When the Sino-Dutch wars broke out in the mid-17th century, over trading rights in the Pacific and at Chinese ports, Dutch traders' access to their lucrative shipments of Chinese porcelain was curtailed. The potters of Delft were poised to handle the European demand. The canals of Delft, once a source of clean water for the plentiful local breweries, had become too polluted to use for beer, so the deserted breweries that lined them were converted to pottery factories - potters need water too, and it didn't matter to the pottery if the water was especially clean.


At first Dutch potters exclusively copied the Chinese blue and white designs. But as production of Delftware flourished, they began to incorporate motifs that related to their own lives and lore. And, once the Dutch discovered Japanese Imari porcelain, with its richly polychromatic designs, they too saw fit to add colors beyond the basic blue and white to their work. Interestingly, when trade re-opened between the Netherlands and China, the Dutch began to export Delftware back to the East, and Eastern porcelain-makers copied the newly Dutch-ified designs in their own work, to sell back to Europe.

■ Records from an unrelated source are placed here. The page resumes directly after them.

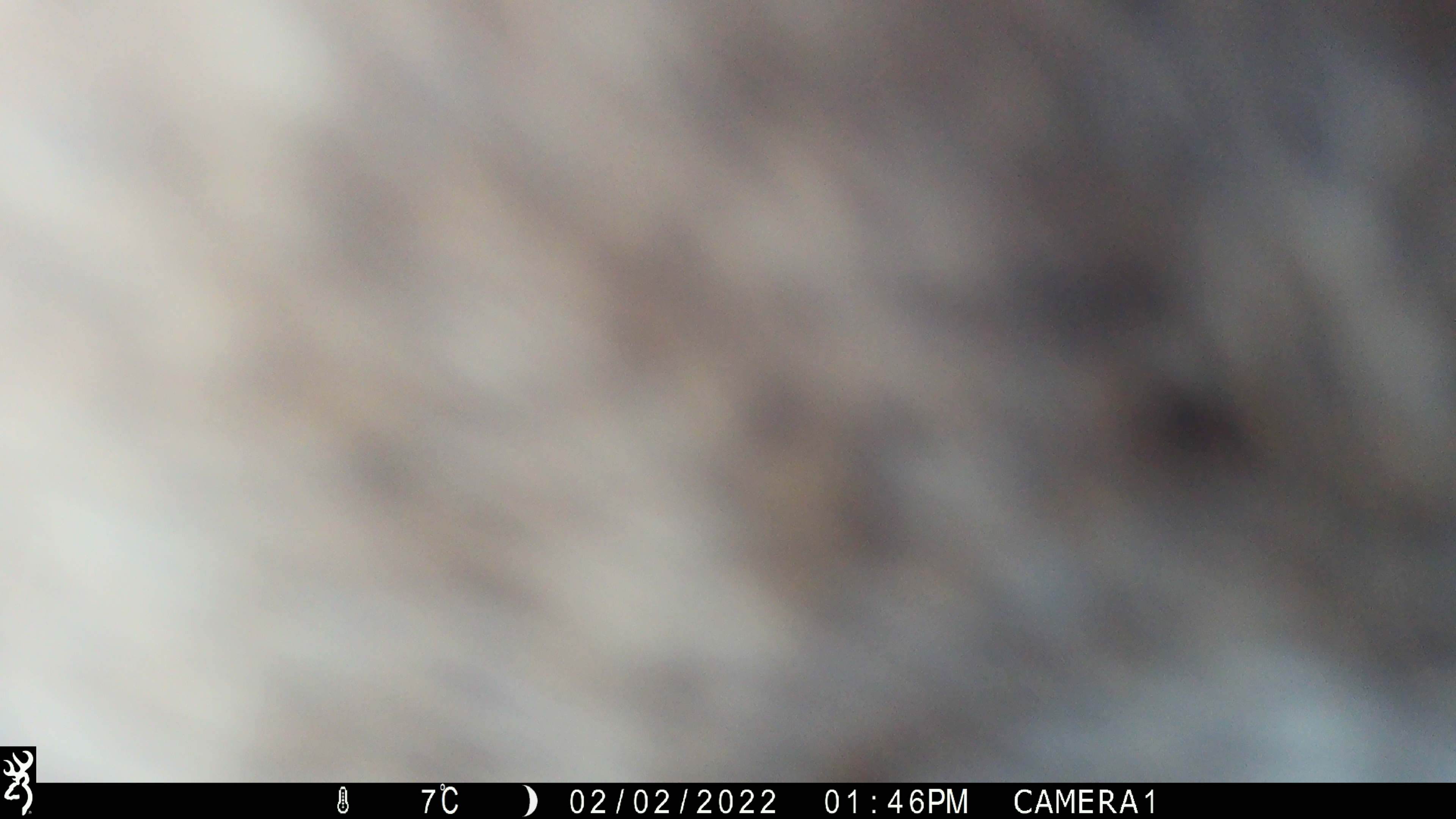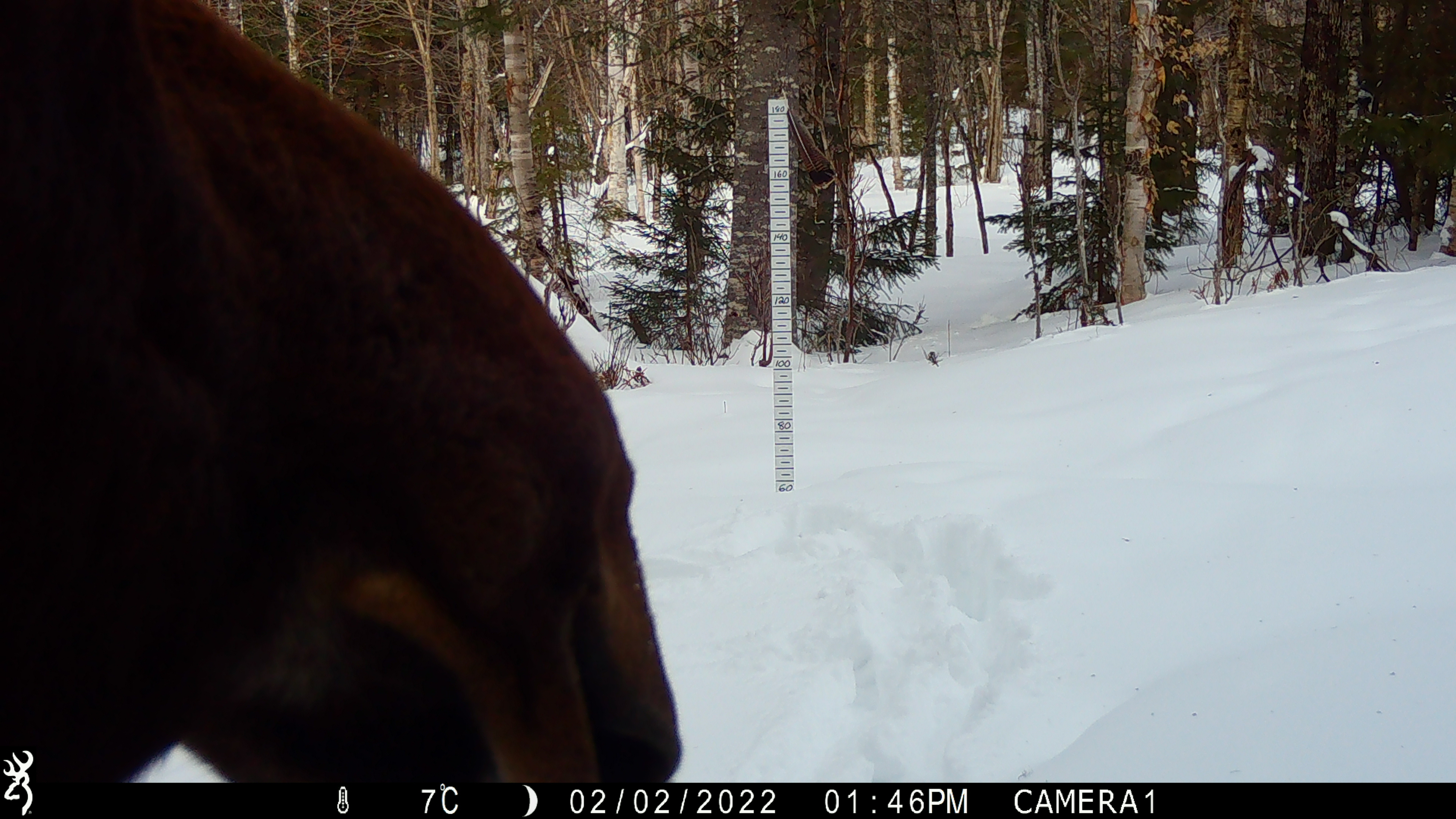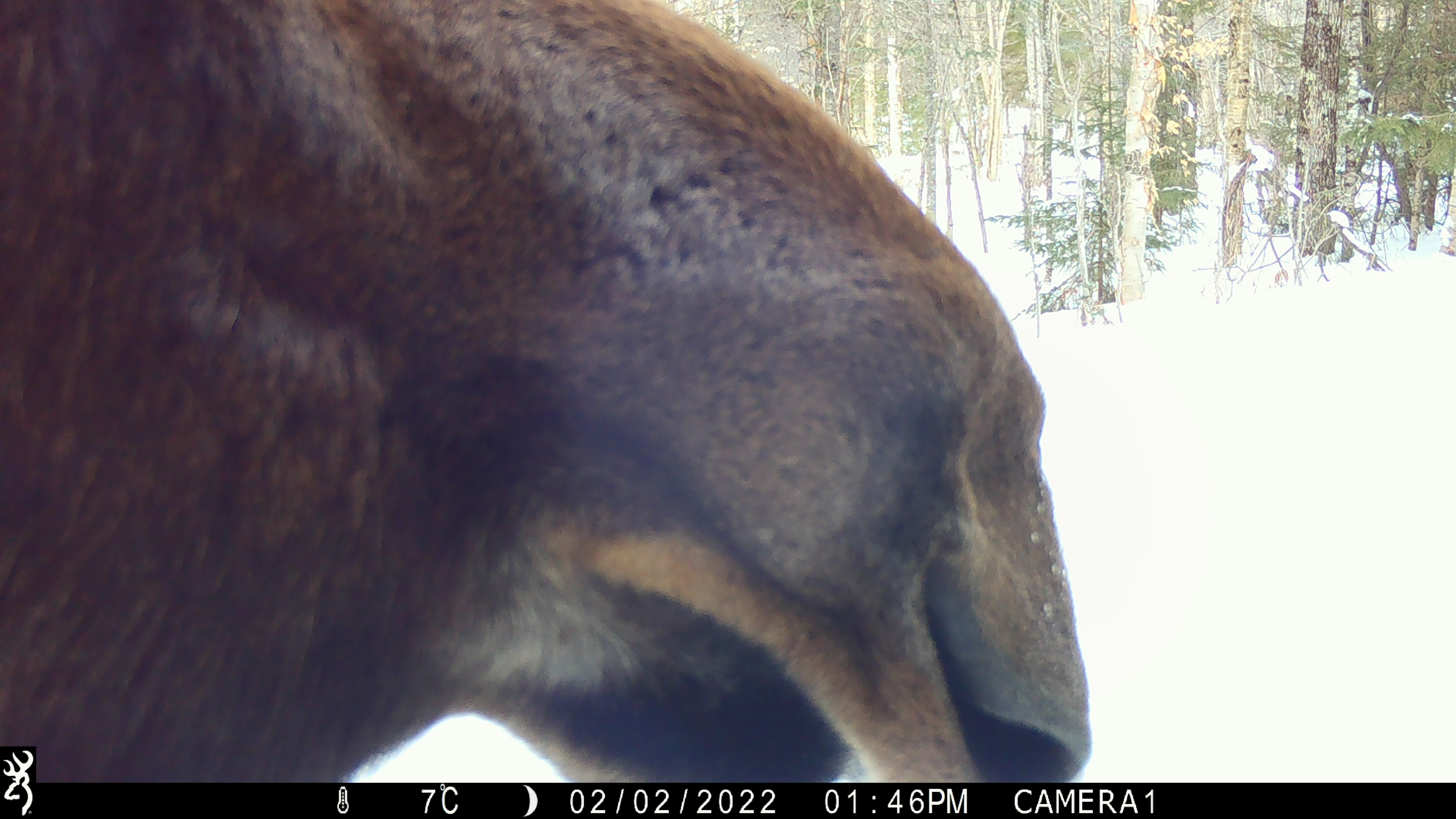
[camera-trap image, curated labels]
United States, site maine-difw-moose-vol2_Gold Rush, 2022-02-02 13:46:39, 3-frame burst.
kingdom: Animalia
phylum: Chordata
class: Mammalia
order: Artiodactyla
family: Cervidae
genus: Alces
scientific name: Alces alces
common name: moose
Moose (Alces alces).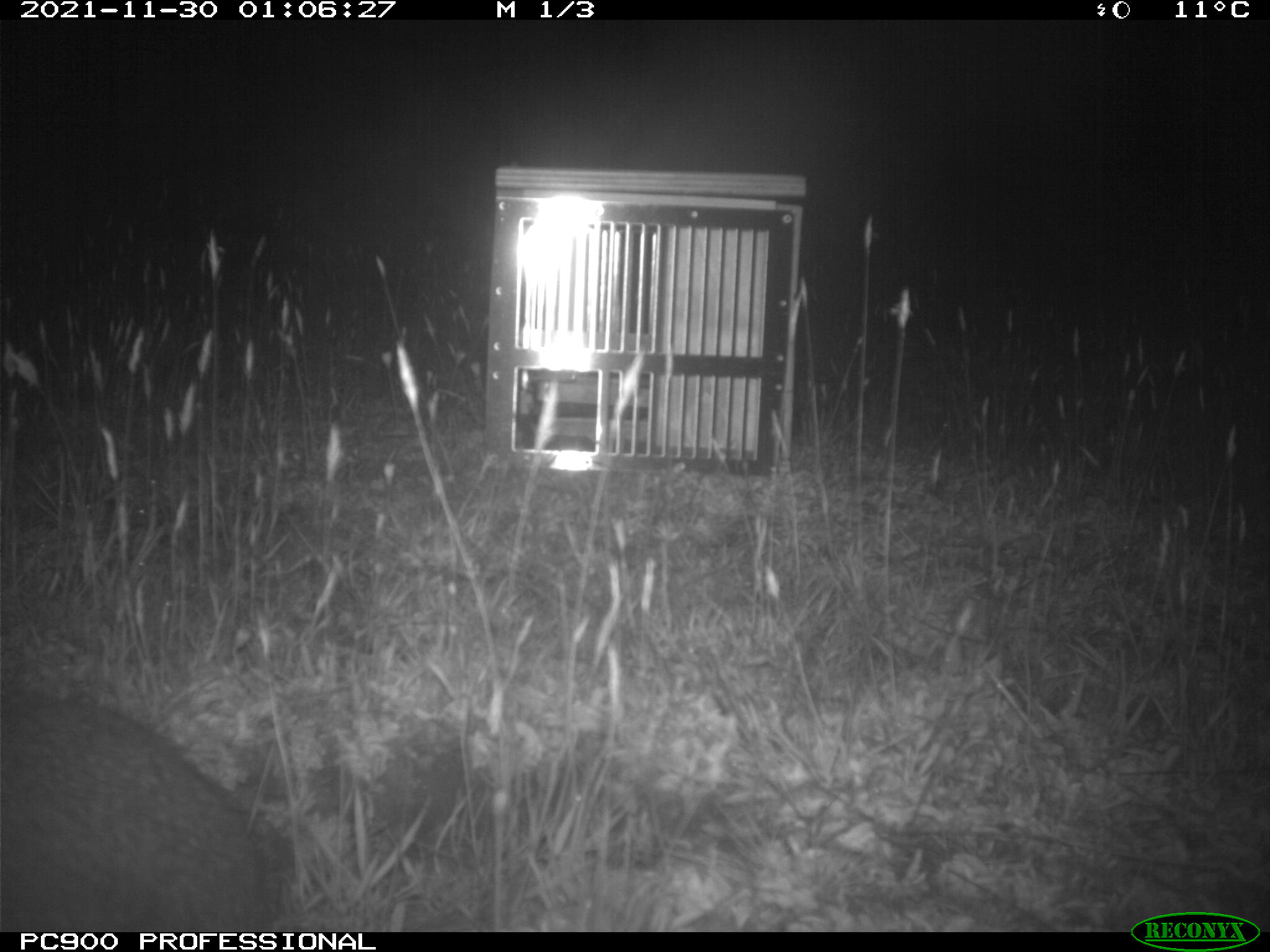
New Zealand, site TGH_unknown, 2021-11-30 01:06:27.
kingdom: Animalia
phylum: Chordata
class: Mammalia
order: Lagomorpha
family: Leporidae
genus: Oryctolagus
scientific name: Oryctolagus cuniculus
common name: european rabbit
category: rabbit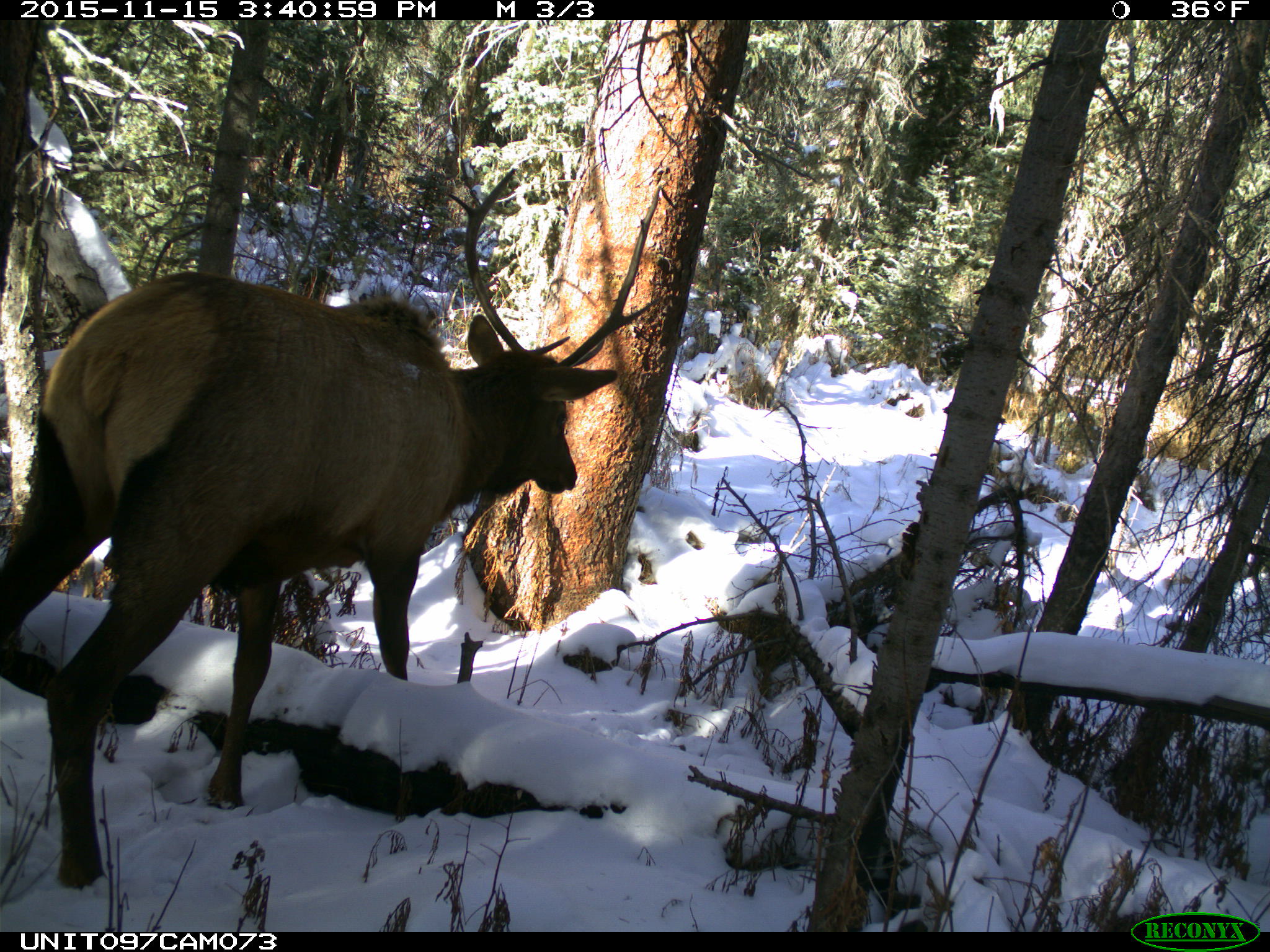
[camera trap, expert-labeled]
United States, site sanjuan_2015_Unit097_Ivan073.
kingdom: Animalia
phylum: Chordata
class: Mammalia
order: Artiodactyla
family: Cervidae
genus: Cervus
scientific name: Cervus elaphus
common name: red deer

The trade circle was complete, several times over.


In 1677, Queen Mary II of England married William of Orange from the Netherlands. Upon visiting her husband's home country, she fell in love with Delftware, making it the new requisite accessory in noble homes in England. Like the Dutch had before them, English artisans made what the market demanded, creating English "Delftware." Eventually, both the Dutch and the English began to transport their wares across yet another ocean to sell them to their colonies in the New World. A Northeastern American decorative style was born that fit perfectly with simple wood furniture and a Protestant sensibility.


Mrs. Sykes's collection of Delftware incorporates pieces from both the Netherlands and England, as well as French "faience" porcelain, a technique developed later to make thinner wares that more closely resembled their Eastern inspiration. Through the Sykes collection it is possible to trace the whole journey of Delftware, from European opportunistic artisanry to an American collector's prize. Art and commerce are not always comfortable bedfellows, but in the case of Delftware, they are inextricable.